* Selected extract:
=======

A study demonstrating a 63.4% increment in output power density for dye-sensitized photovoltaics (DSPV) with artificial indoor light, conducted by the research team led by Professor Jae-Joon Lee from the Department of Energy and Materials Engineering at Dongguk University, was selected as the cover article for Solar RRL, a prestigious journal that publishes high-quality research articles in the Wiley Online Library.
Professor Jae-Joon Lee, who is the corresponding author, was accompanied by Dr. Ashok Kumar, Dr. Hyeong Cheol Kang, Dr. Francis Asiam, and Dr. Kicheon Yoo in synthesizing the nanophosphor SrF2:Pr3+-Yb3+ by codoping praseodymium (Pr, atomic number 59) and ytterbium (Yb, atomic number 70) with SrF2 and lanthanum nanoparticles for the first time. This nanophosphor was incorporated in the photoanode and used as an induction material for down-conversion.
Dye-sensitized solar cell (DSSC), a next-generation solar cell, is gaining considerable traction as an alternative to the currently popular silicon solar cells due to its inexpensive materials, simple manufacturing process, and excellent performance (photoelectric conversion efficiency of 13%).

=======

* Data records:
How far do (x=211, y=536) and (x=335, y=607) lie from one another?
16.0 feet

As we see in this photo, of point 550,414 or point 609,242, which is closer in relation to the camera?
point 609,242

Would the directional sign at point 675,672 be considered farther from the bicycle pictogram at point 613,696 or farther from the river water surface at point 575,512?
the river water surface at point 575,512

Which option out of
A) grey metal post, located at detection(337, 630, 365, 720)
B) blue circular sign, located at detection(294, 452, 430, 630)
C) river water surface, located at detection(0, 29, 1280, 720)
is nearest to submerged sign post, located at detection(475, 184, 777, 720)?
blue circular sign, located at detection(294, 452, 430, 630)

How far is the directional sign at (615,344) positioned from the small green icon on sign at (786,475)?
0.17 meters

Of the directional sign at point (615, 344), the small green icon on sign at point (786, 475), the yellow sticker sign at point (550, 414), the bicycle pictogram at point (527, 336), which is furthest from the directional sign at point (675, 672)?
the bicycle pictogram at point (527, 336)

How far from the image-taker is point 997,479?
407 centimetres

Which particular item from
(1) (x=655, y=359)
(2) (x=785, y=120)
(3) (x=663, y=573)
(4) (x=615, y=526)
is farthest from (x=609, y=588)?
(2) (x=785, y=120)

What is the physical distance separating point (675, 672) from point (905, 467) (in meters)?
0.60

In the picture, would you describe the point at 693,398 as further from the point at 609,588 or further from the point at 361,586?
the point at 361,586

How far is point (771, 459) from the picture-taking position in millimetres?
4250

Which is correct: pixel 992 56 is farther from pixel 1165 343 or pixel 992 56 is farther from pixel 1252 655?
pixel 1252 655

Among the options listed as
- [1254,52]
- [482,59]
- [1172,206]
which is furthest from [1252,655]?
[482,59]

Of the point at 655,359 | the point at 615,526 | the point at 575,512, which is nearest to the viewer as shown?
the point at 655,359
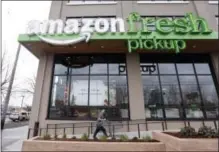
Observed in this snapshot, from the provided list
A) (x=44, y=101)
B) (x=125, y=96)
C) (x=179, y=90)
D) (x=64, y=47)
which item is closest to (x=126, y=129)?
(x=125, y=96)

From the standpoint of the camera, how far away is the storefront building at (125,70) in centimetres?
1164

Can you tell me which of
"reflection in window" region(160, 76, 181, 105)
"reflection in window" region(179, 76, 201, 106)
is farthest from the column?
"reflection in window" region(179, 76, 201, 106)

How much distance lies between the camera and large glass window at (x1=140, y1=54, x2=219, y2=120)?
1212 cm

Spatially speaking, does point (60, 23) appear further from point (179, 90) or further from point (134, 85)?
point (179, 90)

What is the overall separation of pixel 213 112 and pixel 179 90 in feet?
8.21

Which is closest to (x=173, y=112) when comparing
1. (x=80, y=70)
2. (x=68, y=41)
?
(x=80, y=70)

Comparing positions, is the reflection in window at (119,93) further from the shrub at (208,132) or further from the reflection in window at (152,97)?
the shrub at (208,132)

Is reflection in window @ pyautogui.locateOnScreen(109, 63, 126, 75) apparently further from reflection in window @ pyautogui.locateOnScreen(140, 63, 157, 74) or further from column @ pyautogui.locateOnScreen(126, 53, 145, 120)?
reflection in window @ pyautogui.locateOnScreen(140, 63, 157, 74)

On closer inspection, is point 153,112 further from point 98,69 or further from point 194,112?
point 98,69

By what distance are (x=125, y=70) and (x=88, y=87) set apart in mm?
2819

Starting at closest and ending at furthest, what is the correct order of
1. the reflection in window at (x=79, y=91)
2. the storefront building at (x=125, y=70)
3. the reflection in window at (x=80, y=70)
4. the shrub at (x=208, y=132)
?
1. the shrub at (x=208, y=132)
2. the storefront building at (x=125, y=70)
3. the reflection in window at (x=79, y=91)
4. the reflection in window at (x=80, y=70)

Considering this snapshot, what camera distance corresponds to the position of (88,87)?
12.6m

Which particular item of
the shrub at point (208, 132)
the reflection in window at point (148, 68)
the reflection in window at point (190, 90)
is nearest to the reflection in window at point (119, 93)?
the reflection in window at point (148, 68)

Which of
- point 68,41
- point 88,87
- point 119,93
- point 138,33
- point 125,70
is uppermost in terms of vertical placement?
point 138,33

=======

* Requirement A: From the dye-sensitized photovoltaics article, copy the part from "Professor Jae-Joon Lee, who" up to and including "material for down-conversion.", substituting "photoelectrode" for "photoanode".
* Requirement B: According to the dye-sensitized photovoltaics article, which journal selected the study as its cover article?
The entries are drawn from a separate source.

* Expected answer A:
Professor Jae-Joon Lee, who is the corresponding author, was accompanied by Dr. Ashok Kumar, Dr. Hyeong Cheol Kang, Dr. Francis Asiam, and Dr. Kicheon Yoo in synthesizing the nanophosphor SrF2:Pr3+-Yb3+ by codoping praseodymium (Pr, atomic number 59) and ytterbium (Yb, atomic number 70) with SrF2 and lanthanum nanoparticles for the first time. This nanophosphor was incorporated in the photoelectrode and used as an induction material for down-conversion.

* Expected answer B: Solar RRL